"The co-pilot froze, leaving them too high and off course, Hooper said about the incident, which occurred several years ago. Hooper said he had to take over the controls to get the Boeing Co. (BA) 777 back on track.
“I don’t need to know this,” Hooper said the co-pilot told him later, explaining why a maneuver that’s second nature to most U.S. airline pilots rattled him. “We just don’t do this.”
Sounds like something very similar happened in San Francisco, except they didn't have a western co pilot along with them to correct their fatally flawed flight path. Never would I believe for a second that someone who had made their career as a pilot would not want to know how to land the plane on their own, by hand. Seems that would be a fundamental skill that every thinking pilot would insist on mastering.

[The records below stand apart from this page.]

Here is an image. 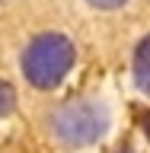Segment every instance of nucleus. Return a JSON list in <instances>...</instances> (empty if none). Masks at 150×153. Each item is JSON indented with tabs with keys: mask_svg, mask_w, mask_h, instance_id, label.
<instances>
[{
	"mask_svg": "<svg viewBox=\"0 0 150 153\" xmlns=\"http://www.w3.org/2000/svg\"><path fill=\"white\" fill-rule=\"evenodd\" d=\"M74 57H77V51H74V42L67 35H61V32H42L22 51V76L35 89L48 93V89H54L70 74Z\"/></svg>",
	"mask_w": 150,
	"mask_h": 153,
	"instance_id": "1",
	"label": "nucleus"
},
{
	"mask_svg": "<svg viewBox=\"0 0 150 153\" xmlns=\"http://www.w3.org/2000/svg\"><path fill=\"white\" fill-rule=\"evenodd\" d=\"M109 115L96 102H64L51 115V131L64 147H90L105 134Z\"/></svg>",
	"mask_w": 150,
	"mask_h": 153,
	"instance_id": "2",
	"label": "nucleus"
},
{
	"mask_svg": "<svg viewBox=\"0 0 150 153\" xmlns=\"http://www.w3.org/2000/svg\"><path fill=\"white\" fill-rule=\"evenodd\" d=\"M134 80H137V86L144 93H150V35L134 51Z\"/></svg>",
	"mask_w": 150,
	"mask_h": 153,
	"instance_id": "3",
	"label": "nucleus"
},
{
	"mask_svg": "<svg viewBox=\"0 0 150 153\" xmlns=\"http://www.w3.org/2000/svg\"><path fill=\"white\" fill-rule=\"evenodd\" d=\"M13 105H16V89L7 80H0V118H7L13 112Z\"/></svg>",
	"mask_w": 150,
	"mask_h": 153,
	"instance_id": "4",
	"label": "nucleus"
},
{
	"mask_svg": "<svg viewBox=\"0 0 150 153\" xmlns=\"http://www.w3.org/2000/svg\"><path fill=\"white\" fill-rule=\"evenodd\" d=\"M86 3H93V7H99V10H115V7H122L125 0H86Z\"/></svg>",
	"mask_w": 150,
	"mask_h": 153,
	"instance_id": "5",
	"label": "nucleus"
},
{
	"mask_svg": "<svg viewBox=\"0 0 150 153\" xmlns=\"http://www.w3.org/2000/svg\"><path fill=\"white\" fill-rule=\"evenodd\" d=\"M144 118V131H147V137H150V115H141Z\"/></svg>",
	"mask_w": 150,
	"mask_h": 153,
	"instance_id": "6",
	"label": "nucleus"
},
{
	"mask_svg": "<svg viewBox=\"0 0 150 153\" xmlns=\"http://www.w3.org/2000/svg\"><path fill=\"white\" fill-rule=\"evenodd\" d=\"M118 153H131V150H118Z\"/></svg>",
	"mask_w": 150,
	"mask_h": 153,
	"instance_id": "7",
	"label": "nucleus"
}]
</instances>
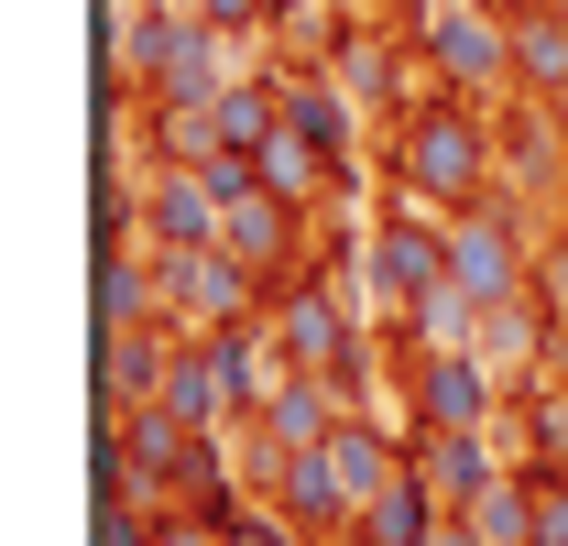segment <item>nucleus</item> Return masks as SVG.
<instances>
[{
	"label": "nucleus",
	"instance_id": "23",
	"mask_svg": "<svg viewBox=\"0 0 568 546\" xmlns=\"http://www.w3.org/2000/svg\"><path fill=\"white\" fill-rule=\"evenodd\" d=\"M536 284H547V306H558V328H568V241L547 252V263H536Z\"/></svg>",
	"mask_w": 568,
	"mask_h": 546
},
{
	"label": "nucleus",
	"instance_id": "4",
	"mask_svg": "<svg viewBox=\"0 0 568 546\" xmlns=\"http://www.w3.org/2000/svg\"><path fill=\"white\" fill-rule=\"evenodd\" d=\"M448 273H459L481 306H503V295H536V241H525V219H514L503 198L459 208V219H448Z\"/></svg>",
	"mask_w": 568,
	"mask_h": 546
},
{
	"label": "nucleus",
	"instance_id": "25",
	"mask_svg": "<svg viewBox=\"0 0 568 546\" xmlns=\"http://www.w3.org/2000/svg\"><path fill=\"white\" fill-rule=\"evenodd\" d=\"M274 11H284V22H295V11H306V0H274Z\"/></svg>",
	"mask_w": 568,
	"mask_h": 546
},
{
	"label": "nucleus",
	"instance_id": "12",
	"mask_svg": "<svg viewBox=\"0 0 568 546\" xmlns=\"http://www.w3.org/2000/svg\"><path fill=\"white\" fill-rule=\"evenodd\" d=\"M164 361H175V350L153 340V328H99V405L110 415L153 405V394H164Z\"/></svg>",
	"mask_w": 568,
	"mask_h": 546
},
{
	"label": "nucleus",
	"instance_id": "24",
	"mask_svg": "<svg viewBox=\"0 0 568 546\" xmlns=\"http://www.w3.org/2000/svg\"><path fill=\"white\" fill-rule=\"evenodd\" d=\"M426 546H493V536H481V525H470V514L448 503V525H437V536H426Z\"/></svg>",
	"mask_w": 568,
	"mask_h": 546
},
{
	"label": "nucleus",
	"instance_id": "9",
	"mask_svg": "<svg viewBox=\"0 0 568 546\" xmlns=\"http://www.w3.org/2000/svg\"><path fill=\"white\" fill-rule=\"evenodd\" d=\"M295 219H306V208L274 198V186L252 175V186H230V198H219V241H230L252 273H284V263H295Z\"/></svg>",
	"mask_w": 568,
	"mask_h": 546
},
{
	"label": "nucleus",
	"instance_id": "10",
	"mask_svg": "<svg viewBox=\"0 0 568 546\" xmlns=\"http://www.w3.org/2000/svg\"><path fill=\"white\" fill-rule=\"evenodd\" d=\"M339 394H351V383H328V372H284L274 394H263V415H252V437H263V448H317V437L351 415Z\"/></svg>",
	"mask_w": 568,
	"mask_h": 546
},
{
	"label": "nucleus",
	"instance_id": "22",
	"mask_svg": "<svg viewBox=\"0 0 568 546\" xmlns=\"http://www.w3.org/2000/svg\"><path fill=\"white\" fill-rule=\"evenodd\" d=\"M339 88H351L361 110H383V44H351L339 55Z\"/></svg>",
	"mask_w": 568,
	"mask_h": 546
},
{
	"label": "nucleus",
	"instance_id": "20",
	"mask_svg": "<svg viewBox=\"0 0 568 546\" xmlns=\"http://www.w3.org/2000/svg\"><path fill=\"white\" fill-rule=\"evenodd\" d=\"M525 437H536V471H568V394H536L525 405Z\"/></svg>",
	"mask_w": 568,
	"mask_h": 546
},
{
	"label": "nucleus",
	"instance_id": "6",
	"mask_svg": "<svg viewBox=\"0 0 568 546\" xmlns=\"http://www.w3.org/2000/svg\"><path fill=\"white\" fill-rule=\"evenodd\" d=\"M274 350L295 361V372H328V383H351V372H361V328L339 317V295H328V284H284Z\"/></svg>",
	"mask_w": 568,
	"mask_h": 546
},
{
	"label": "nucleus",
	"instance_id": "26",
	"mask_svg": "<svg viewBox=\"0 0 568 546\" xmlns=\"http://www.w3.org/2000/svg\"><path fill=\"white\" fill-rule=\"evenodd\" d=\"M558 11H568V0H558Z\"/></svg>",
	"mask_w": 568,
	"mask_h": 546
},
{
	"label": "nucleus",
	"instance_id": "19",
	"mask_svg": "<svg viewBox=\"0 0 568 546\" xmlns=\"http://www.w3.org/2000/svg\"><path fill=\"white\" fill-rule=\"evenodd\" d=\"M284 121H295V132L317 142V153H351V121H339V77H328V88H317V77H306V88H284Z\"/></svg>",
	"mask_w": 568,
	"mask_h": 546
},
{
	"label": "nucleus",
	"instance_id": "11",
	"mask_svg": "<svg viewBox=\"0 0 568 546\" xmlns=\"http://www.w3.org/2000/svg\"><path fill=\"white\" fill-rule=\"evenodd\" d=\"M437 525H448V492H437V481H426L416 459H405V481L361 503V525H351V536H361V546H426Z\"/></svg>",
	"mask_w": 568,
	"mask_h": 546
},
{
	"label": "nucleus",
	"instance_id": "16",
	"mask_svg": "<svg viewBox=\"0 0 568 546\" xmlns=\"http://www.w3.org/2000/svg\"><path fill=\"white\" fill-rule=\"evenodd\" d=\"M153 317H164L153 263H132L121 241H99V328H153Z\"/></svg>",
	"mask_w": 568,
	"mask_h": 546
},
{
	"label": "nucleus",
	"instance_id": "17",
	"mask_svg": "<svg viewBox=\"0 0 568 546\" xmlns=\"http://www.w3.org/2000/svg\"><path fill=\"white\" fill-rule=\"evenodd\" d=\"M328 164H339V153H317V142L295 132V121H284V132L252 153V175H263L274 198H295V208H317V198H328Z\"/></svg>",
	"mask_w": 568,
	"mask_h": 546
},
{
	"label": "nucleus",
	"instance_id": "1",
	"mask_svg": "<svg viewBox=\"0 0 568 546\" xmlns=\"http://www.w3.org/2000/svg\"><path fill=\"white\" fill-rule=\"evenodd\" d=\"M394 186L437 219H459V208L503 198V142L481 121V99H459V88H437L405 110V132H394Z\"/></svg>",
	"mask_w": 568,
	"mask_h": 546
},
{
	"label": "nucleus",
	"instance_id": "13",
	"mask_svg": "<svg viewBox=\"0 0 568 546\" xmlns=\"http://www.w3.org/2000/svg\"><path fill=\"white\" fill-rule=\"evenodd\" d=\"M514 88H525L536 110H558V99H568V11H558V0L514 22Z\"/></svg>",
	"mask_w": 568,
	"mask_h": 546
},
{
	"label": "nucleus",
	"instance_id": "2",
	"mask_svg": "<svg viewBox=\"0 0 568 546\" xmlns=\"http://www.w3.org/2000/svg\"><path fill=\"white\" fill-rule=\"evenodd\" d=\"M416 44H426V67H437V88H459V99H481V110L514 88V22H493L481 0H437Z\"/></svg>",
	"mask_w": 568,
	"mask_h": 546
},
{
	"label": "nucleus",
	"instance_id": "8",
	"mask_svg": "<svg viewBox=\"0 0 568 546\" xmlns=\"http://www.w3.org/2000/svg\"><path fill=\"white\" fill-rule=\"evenodd\" d=\"M132 219L164 241V252H186V241H219V175H209V164H164V175L132 198Z\"/></svg>",
	"mask_w": 568,
	"mask_h": 546
},
{
	"label": "nucleus",
	"instance_id": "15",
	"mask_svg": "<svg viewBox=\"0 0 568 546\" xmlns=\"http://www.w3.org/2000/svg\"><path fill=\"white\" fill-rule=\"evenodd\" d=\"M153 405L219 437V415H230V383H219V350H209V328H197V340H186L175 361H164V394H153Z\"/></svg>",
	"mask_w": 568,
	"mask_h": 546
},
{
	"label": "nucleus",
	"instance_id": "18",
	"mask_svg": "<svg viewBox=\"0 0 568 546\" xmlns=\"http://www.w3.org/2000/svg\"><path fill=\"white\" fill-rule=\"evenodd\" d=\"M459 514H470V525H481L493 546H536V481H514V471H503V481H481Z\"/></svg>",
	"mask_w": 568,
	"mask_h": 546
},
{
	"label": "nucleus",
	"instance_id": "14",
	"mask_svg": "<svg viewBox=\"0 0 568 546\" xmlns=\"http://www.w3.org/2000/svg\"><path fill=\"white\" fill-rule=\"evenodd\" d=\"M416 471L437 481L448 503H470L481 481H503V459H493V437H481V426H426V437H416Z\"/></svg>",
	"mask_w": 568,
	"mask_h": 546
},
{
	"label": "nucleus",
	"instance_id": "5",
	"mask_svg": "<svg viewBox=\"0 0 568 546\" xmlns=\"http://www.w3.org/2000/svg\"><path fill=\"white\" fill-rule=\"evenodd\" d=\"M361 273H372V306H383V317H416L426 284H448V230H426V219H383V230L361 241Z\"/></svg>",
	"mask_w": 568,
	"mask_h": 546
},
{
	"label": "nucleus",
	"instance_id": "3",
	"mask_svg": "<svg viewBox=\"0 0 568 546\" xmlns=\"http://www.w3.org/2000/svg\"><path fill=\"white\" fill-rule=\"evenodd\" d=\"M153 284H164V317H175V328H241L263 273L241 263L230 241H186V252H164V263H153Z\"/></svg>",
	"mask_w": 568,
	"mask_h": 546
},
{
	"label": "nucleus",
	"instance_id": "7",
	"mask_svg": "<svg viewBox=\"0 0 568 546\" xmlns=\"http://www.w3.org/2000/svg\"><path fill=\"white\" fill-rule=\"evenodd\" d=\"M416 405H426V426H493L503 372H493L470 340H437V350L416 361Z\"/></svg>",
	"mask_w": 568,
	"mask_h": 546
},
{
	"label": "nucleus",
	"instance_id": "21",
	"mask_svg": "<svg viewBox=\"0 0 568 546\" xmlns=\"http://www.w3.org/2000/svg\"><path fill=\"white\" fill-rule=\"evenodd\" d=\"M536 481V546H568V471H525Z\"/></svg>",
	"mask_w": 568,
	"mask_h": 546
}]
</instances>
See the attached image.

"After noticing their plane had slowed to well below the target landing speed, the Asiana Flight 214 pilots didn’t attempt to abort their landing in San Francisco until less than 3 seconds before it struck the seawall, Hersman said."
That's because they likely didn't recognize that there was a problem until 3 seconds before impact.
"While the pilot at the controls had almost 10,000 hours of flight experience, he had flown only 10 legs and 35 hours in the wide-body 777. A management captain making his first flight as an instructor was supervising from the co-pilot’s seat. Another pilot aboard to give the primary pilots a rest break was seated in the rear of the cockpit."
"From the time that the plane descended through 500 feet, the point at which Boeing advises pilots to abort if they aren’t sure the landing is set up properly, none of the crew voiced concerns until the final seconds before the crash, according to Hersman."
It's time for American aviation authorities to recognize that other nations don't have the tradition or experience with flying by hand that seems to have developed organically here, and to therefore stop assuming that all pilots are competent to land the giant jets on their own. In most of Asia, I'd bet, there is no network of public airports, as there is in North America, to teach manual landing. In a modern plane, the automation is so complete that a pilot really is there to program the computer, and maybe troubleshoot if necessary, but not usually to fly the jet. In North America, it is assumed that anyone who has reached the pinnacle of their profession as a jumbo jet pilot can land pretty much anything by hand if needed. That isn't necessarily the case elsewhere.
This issue needs to be recognized and addressed by all, or this sort of accident will "mysteriously" continue to occur.